The Schanbachers lived in a two-story brick house on West Ely, near where Surrey Hills road now intersects. They had a shop at the Wedge on Market Street, “and Mom and them would take hogs there to butcher. They made the best bologna you ever ate.”

The Hart family also did business with Bueler’s Meat Market, in the building at the southwest corner of North Main and Center streets. In later years, when Sue was inside the building, she saw her family’s phone number – 5005F5 – written on the wall. “Old ring down phones.”

Another West Ely Road family, the Hybergers, operated a grocery store at the southwest corner of Third and Center streets, where KHMO is now located.

A Mr. Burgher lived on out West Ely Road, on the northern portion now divided by U.S. 36. “He raised strawberries and peonies,” Sue remembers. Prior to Memorial Day, he would cut the peonies and sell them from washtubs at the corner on Third Street, in front of what used to be Long Bell Lumber Company.

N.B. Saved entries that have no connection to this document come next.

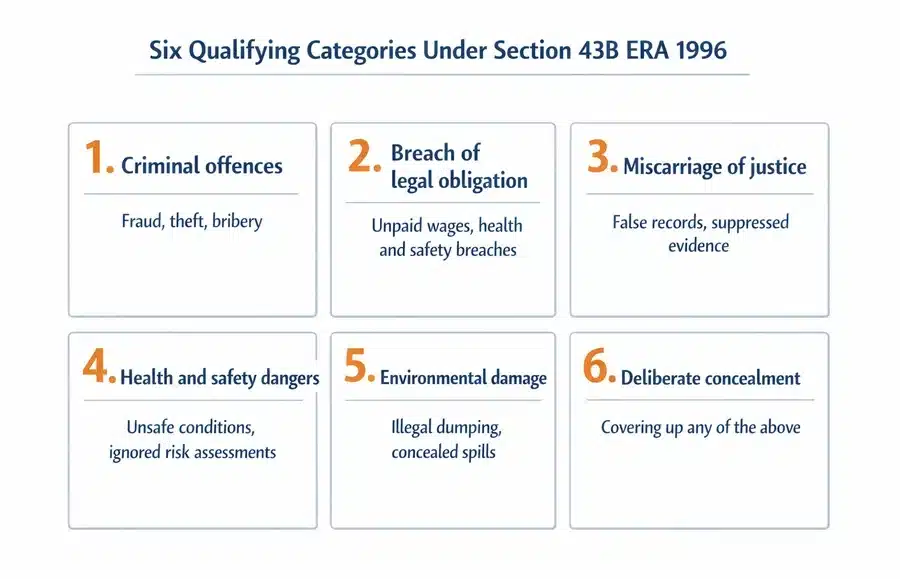 Six Qualifying Categories Under Section 43B ERA 1996

1. Criminal offences

Fraud, theft, bribery

2. Breach of legal obligation

Unpaid wages, health and safety breaches

3. Miscarriage of justice

False records, suppressed evidence

4. Health and safety dangers

Unsafe conditions, ignored risk assessments

5. Environmental damage

Illegal dumping, concealed spills

6. Deliberate concealment

Covering up any of the above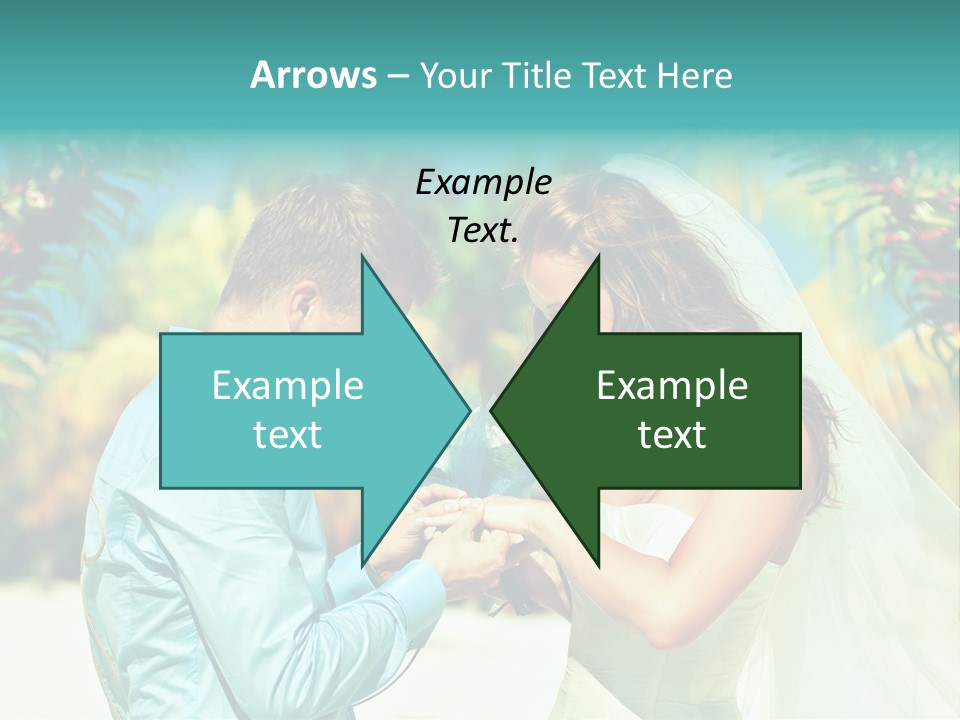 Arrows – Your Title Text Here

Example Text.

Example text

Example text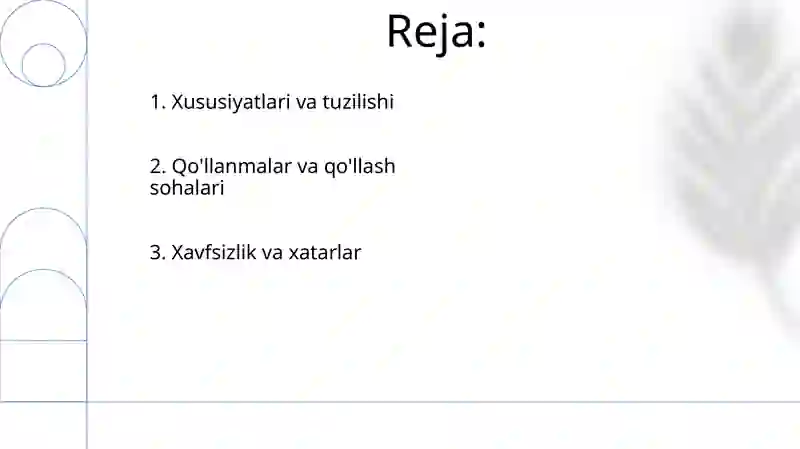 Reja:

1. Xususiyatlari va tuzilishi

2. Qo'llanmalar va qo'llash sohalari

3. Xavfsizlik va xatarlar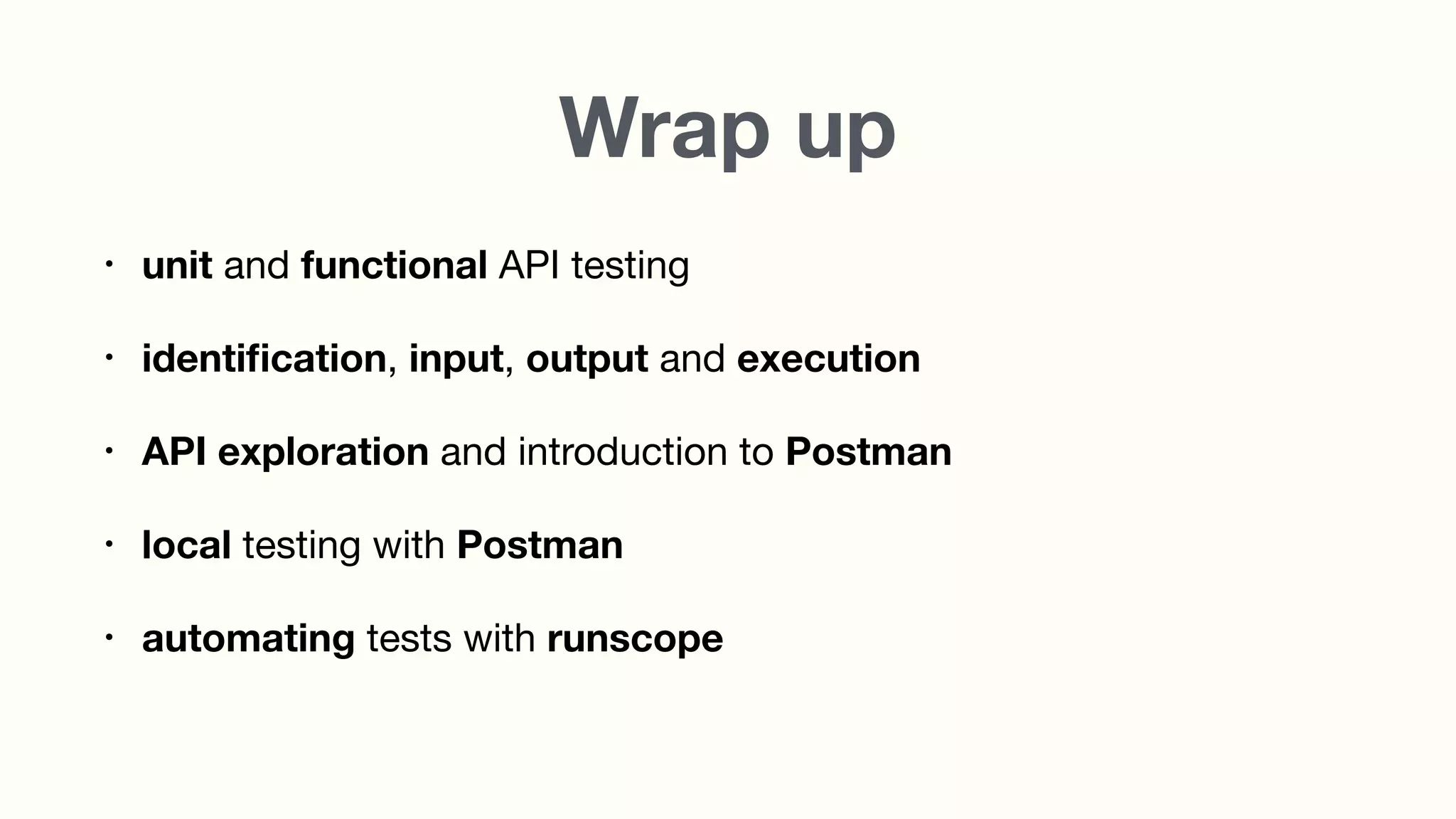 Wrap up

• unit and functional API testing

• identification, input, output and execution

• API exploration and introduction to Postman

• local testing with Postman

• automating tests with runscope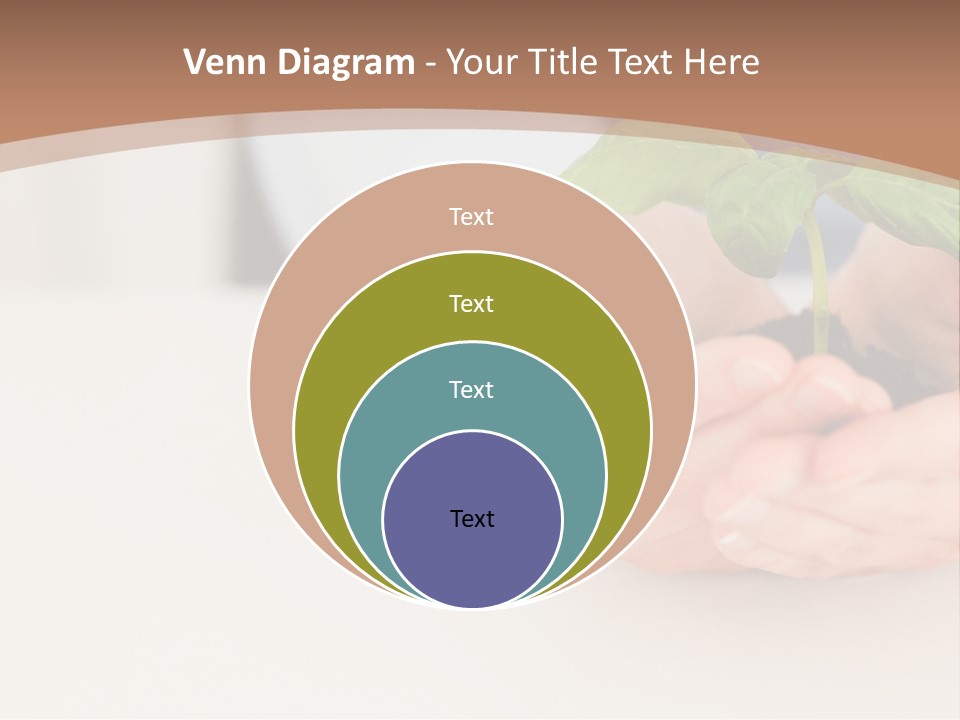 Venn Diagram - Your Title Text Here

Text

Text

Text

Text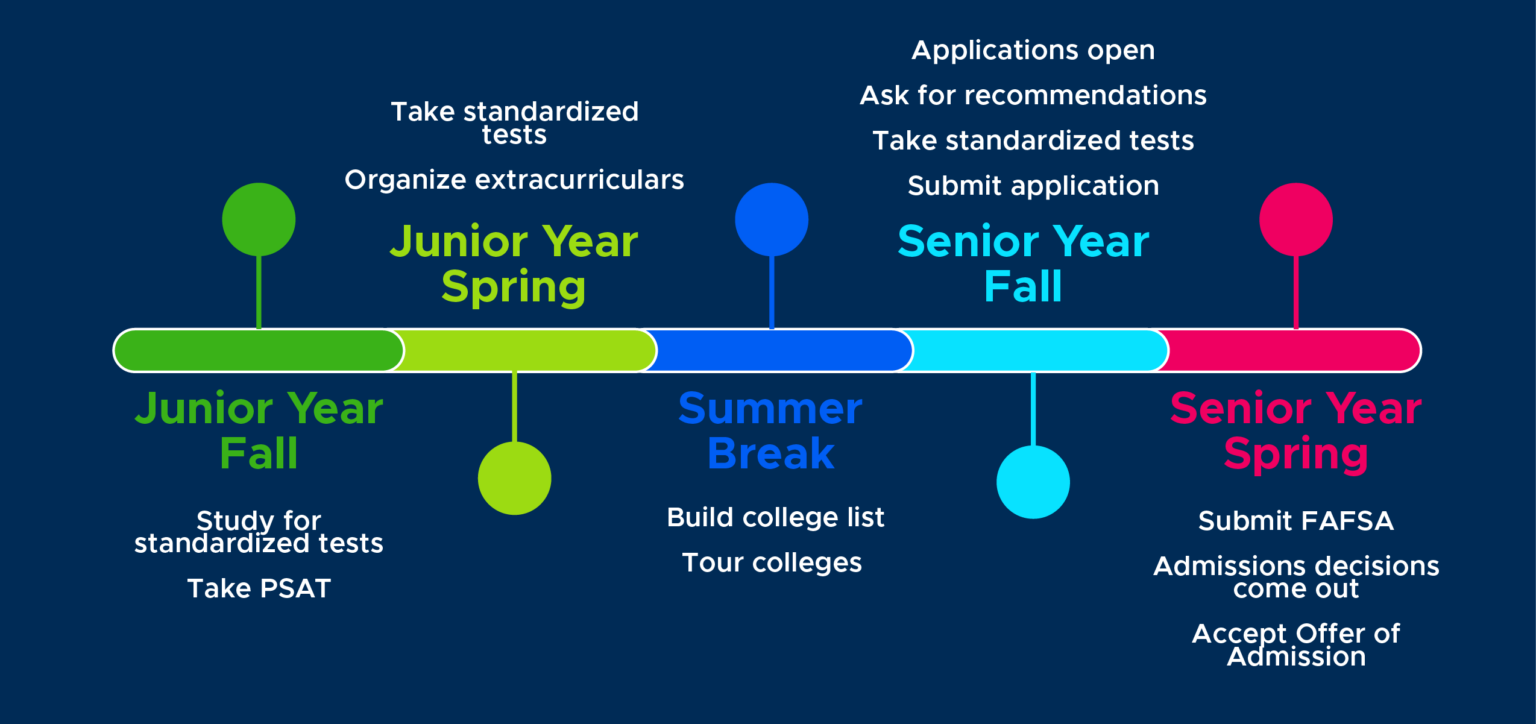 Junior Year Fall

Study for standardized tests

Take PSAT

Take standardized tests

Organize extracurriculars

Junior Year Spring

Summer Break

Build college list

Tour colleges

Applications open

Ask for recommendations

Take standardized tests

Submit application

Senior Year Fall

Senior Year Spring

Submit FAFSA

Admissions decisions come out

Accept Offer of Admission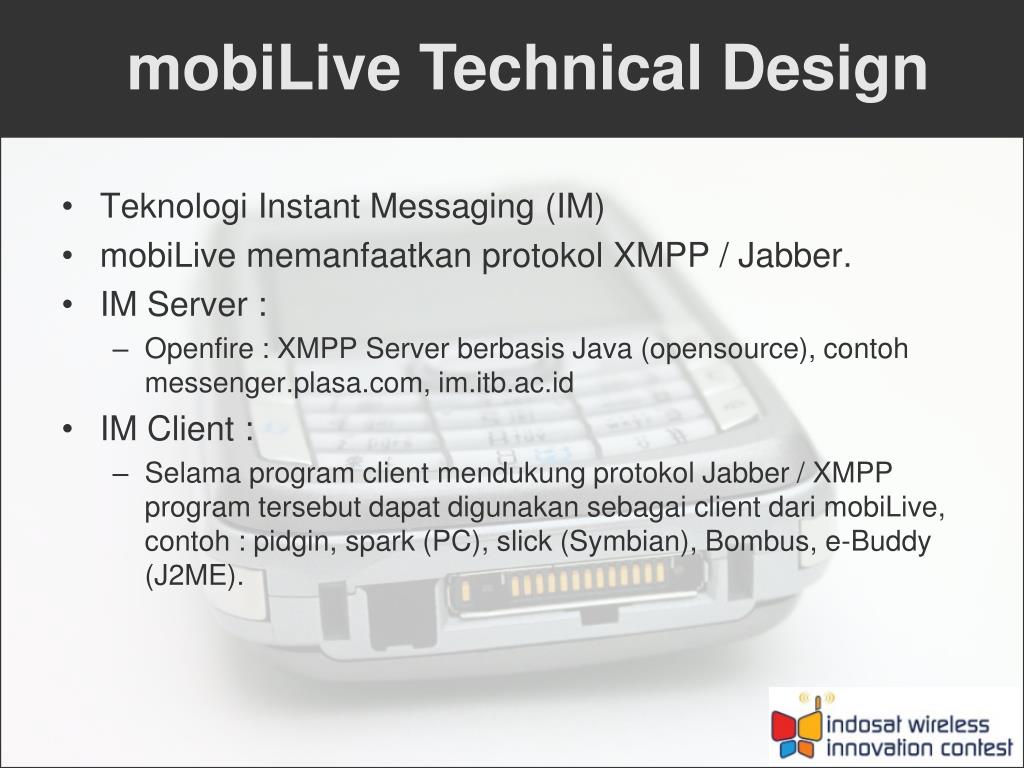 mobiLive Technical Design

• Teknologi Instant Messaging (IM)
• mobiLive memanfaatkan protokol XMPP / Jabber.
• IM Server :
– Openfire : XMPP Server berbasis Java (opensource), contoh messenger.plasa.com, im.itb.ac.id
• IM Client :
– Selama program client mendukung protokol Jabber / XMPP program tersebut dapat digunakan sebagai client dari mobiLive, contoh : pidgin, spark (PC), slick (Symbian), Bombus, e-Buddy (J2ME).

indosat wireless innovation contest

Sue also remembers the Walkers, who lived in a house on the south side of West Ely Road, just to the west of Minnow Creek. School teachers from Turner school sometimes boarded at this house.

Sledding

Sue remembers grand sled riding as a child, starting where the Assembly of God Church is now located at Munger Lane, and coasting all the way down West Ely Road hill to McMaster’s Avenue. “They didn’t scrape the roads like they do now,” she said. While it was fun going down the hill, getting back up was a chore.

“Maryanna Foster (who married Ike Lewis) lived in the second house from Head Lane, and it was an awful walk to the top of the hill. She would hook her sled to her dog – a black lab – and let him pull the sled up the hill, while the rest of us had to pull our own.”